The compiler won't allow that kind of thing. And even if you manage to do it through some casting hack, doing so makes no sense. Assigning a derived object to a pointer of a base makes sense because everything that base can do, derived can do. However, if the opposite case was allowed, what if you try to access a member defined in derived on a base object?
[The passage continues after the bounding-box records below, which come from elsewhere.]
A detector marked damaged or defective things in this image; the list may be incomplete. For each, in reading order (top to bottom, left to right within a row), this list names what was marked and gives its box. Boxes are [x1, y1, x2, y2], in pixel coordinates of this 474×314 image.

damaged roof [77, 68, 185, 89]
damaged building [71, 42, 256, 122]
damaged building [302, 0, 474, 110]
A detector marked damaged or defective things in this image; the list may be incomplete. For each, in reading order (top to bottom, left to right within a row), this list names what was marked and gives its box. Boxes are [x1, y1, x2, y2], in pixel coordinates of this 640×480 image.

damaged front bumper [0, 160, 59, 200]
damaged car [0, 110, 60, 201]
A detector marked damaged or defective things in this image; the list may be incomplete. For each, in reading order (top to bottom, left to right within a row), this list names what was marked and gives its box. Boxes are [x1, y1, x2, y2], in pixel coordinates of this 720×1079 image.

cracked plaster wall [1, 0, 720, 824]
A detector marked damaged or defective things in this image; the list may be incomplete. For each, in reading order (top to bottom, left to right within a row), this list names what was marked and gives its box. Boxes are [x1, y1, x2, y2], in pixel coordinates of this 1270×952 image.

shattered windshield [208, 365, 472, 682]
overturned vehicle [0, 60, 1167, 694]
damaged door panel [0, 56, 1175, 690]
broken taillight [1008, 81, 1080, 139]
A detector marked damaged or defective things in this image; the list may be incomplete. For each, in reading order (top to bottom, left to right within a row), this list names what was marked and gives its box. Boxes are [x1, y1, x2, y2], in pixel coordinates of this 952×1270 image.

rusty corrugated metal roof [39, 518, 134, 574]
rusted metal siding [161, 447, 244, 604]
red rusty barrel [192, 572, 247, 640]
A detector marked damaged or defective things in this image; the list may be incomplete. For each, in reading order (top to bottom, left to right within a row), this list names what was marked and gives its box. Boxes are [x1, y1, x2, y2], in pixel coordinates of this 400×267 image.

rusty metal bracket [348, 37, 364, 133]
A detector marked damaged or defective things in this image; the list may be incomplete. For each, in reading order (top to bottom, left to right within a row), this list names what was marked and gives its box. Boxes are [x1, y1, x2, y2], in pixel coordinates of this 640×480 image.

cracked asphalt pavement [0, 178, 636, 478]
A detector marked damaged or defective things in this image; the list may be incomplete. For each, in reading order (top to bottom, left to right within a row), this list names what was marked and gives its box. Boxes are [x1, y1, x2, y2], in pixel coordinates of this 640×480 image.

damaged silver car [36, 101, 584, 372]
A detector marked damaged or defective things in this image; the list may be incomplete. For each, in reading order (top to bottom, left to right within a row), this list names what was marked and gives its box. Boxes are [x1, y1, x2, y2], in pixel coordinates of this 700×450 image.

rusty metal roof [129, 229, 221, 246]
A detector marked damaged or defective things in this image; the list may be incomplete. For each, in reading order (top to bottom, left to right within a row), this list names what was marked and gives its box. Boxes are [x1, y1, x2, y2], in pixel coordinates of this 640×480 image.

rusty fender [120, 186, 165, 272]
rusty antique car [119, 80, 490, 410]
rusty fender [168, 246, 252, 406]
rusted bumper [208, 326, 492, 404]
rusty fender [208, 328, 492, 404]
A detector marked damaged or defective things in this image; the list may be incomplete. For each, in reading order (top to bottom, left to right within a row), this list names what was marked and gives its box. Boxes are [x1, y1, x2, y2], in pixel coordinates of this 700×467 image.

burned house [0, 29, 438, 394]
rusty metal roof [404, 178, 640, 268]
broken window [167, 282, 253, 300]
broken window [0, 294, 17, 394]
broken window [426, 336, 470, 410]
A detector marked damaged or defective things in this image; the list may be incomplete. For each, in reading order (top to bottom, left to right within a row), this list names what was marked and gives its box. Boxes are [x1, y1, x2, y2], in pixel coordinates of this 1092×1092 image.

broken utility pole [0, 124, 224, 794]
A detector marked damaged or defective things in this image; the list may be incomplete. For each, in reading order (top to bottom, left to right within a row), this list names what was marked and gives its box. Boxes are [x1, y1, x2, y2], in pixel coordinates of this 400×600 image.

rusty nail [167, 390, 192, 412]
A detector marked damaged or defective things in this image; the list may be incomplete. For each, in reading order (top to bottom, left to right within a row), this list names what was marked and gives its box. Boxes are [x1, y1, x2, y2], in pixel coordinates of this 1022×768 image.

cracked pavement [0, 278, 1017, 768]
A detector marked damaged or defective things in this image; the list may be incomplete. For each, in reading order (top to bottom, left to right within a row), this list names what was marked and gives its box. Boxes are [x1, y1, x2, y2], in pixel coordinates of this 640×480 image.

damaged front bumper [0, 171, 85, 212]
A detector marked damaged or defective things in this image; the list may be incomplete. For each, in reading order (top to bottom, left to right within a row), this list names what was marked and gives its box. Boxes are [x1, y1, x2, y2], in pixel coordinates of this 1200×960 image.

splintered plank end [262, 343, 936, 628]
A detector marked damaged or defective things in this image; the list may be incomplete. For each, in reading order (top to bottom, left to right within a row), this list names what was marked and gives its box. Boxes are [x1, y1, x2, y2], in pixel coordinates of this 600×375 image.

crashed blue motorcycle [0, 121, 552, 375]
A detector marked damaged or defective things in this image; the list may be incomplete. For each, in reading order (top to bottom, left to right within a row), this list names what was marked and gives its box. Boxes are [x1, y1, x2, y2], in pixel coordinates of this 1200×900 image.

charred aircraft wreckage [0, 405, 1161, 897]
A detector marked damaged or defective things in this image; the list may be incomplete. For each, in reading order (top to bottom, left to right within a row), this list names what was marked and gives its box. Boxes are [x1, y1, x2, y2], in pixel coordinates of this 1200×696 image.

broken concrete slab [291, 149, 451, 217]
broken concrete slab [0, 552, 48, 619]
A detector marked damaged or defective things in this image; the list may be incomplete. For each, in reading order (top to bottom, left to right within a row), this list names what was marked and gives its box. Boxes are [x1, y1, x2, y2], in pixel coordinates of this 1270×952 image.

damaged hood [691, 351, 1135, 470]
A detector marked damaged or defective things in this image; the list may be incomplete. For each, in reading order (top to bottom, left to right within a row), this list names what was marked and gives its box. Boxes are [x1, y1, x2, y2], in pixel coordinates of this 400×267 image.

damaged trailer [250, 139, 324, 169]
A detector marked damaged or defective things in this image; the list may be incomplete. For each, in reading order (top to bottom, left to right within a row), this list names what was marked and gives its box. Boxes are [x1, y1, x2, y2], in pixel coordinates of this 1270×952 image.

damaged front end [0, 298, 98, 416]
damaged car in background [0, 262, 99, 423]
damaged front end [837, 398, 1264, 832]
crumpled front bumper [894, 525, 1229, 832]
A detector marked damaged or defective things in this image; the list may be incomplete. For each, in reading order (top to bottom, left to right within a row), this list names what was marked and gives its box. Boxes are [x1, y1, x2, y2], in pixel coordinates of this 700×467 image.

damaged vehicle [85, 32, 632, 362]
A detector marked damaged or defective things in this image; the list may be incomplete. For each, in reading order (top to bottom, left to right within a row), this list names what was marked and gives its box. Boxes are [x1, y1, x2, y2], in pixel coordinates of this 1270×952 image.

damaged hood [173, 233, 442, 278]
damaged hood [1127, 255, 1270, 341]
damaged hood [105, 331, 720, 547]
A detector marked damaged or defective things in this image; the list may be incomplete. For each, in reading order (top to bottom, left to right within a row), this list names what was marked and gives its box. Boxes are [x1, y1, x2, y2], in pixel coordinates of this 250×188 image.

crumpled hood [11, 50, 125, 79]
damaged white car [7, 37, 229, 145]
You would be trying to access an area of memory filled with garbage or irrelevant data.
b = a; //what happend?
This is plain illegal - A is not B, so you can't do it.
b2 = &a; // what happened?
Same here.
In neither case, the compiler wouldn't know what to assign to int b, hence he prevents you from doing that. The other way around (assigning Derived to Base) works, because Base is a subset of Derived.
Now if you would tell us, what exactly you want to achieve, we might help you.
If it's a case of assigning an A that is known to be a Derived type, you can do a cast:
A* a = new B();
B* b = dynamic_cast<B>(a);
Just remember that if a is not a B then dynamic_cast will return NULL. Note that this method works only on pointers for a reason.
Derived object is a kind of Base object, not the other way around.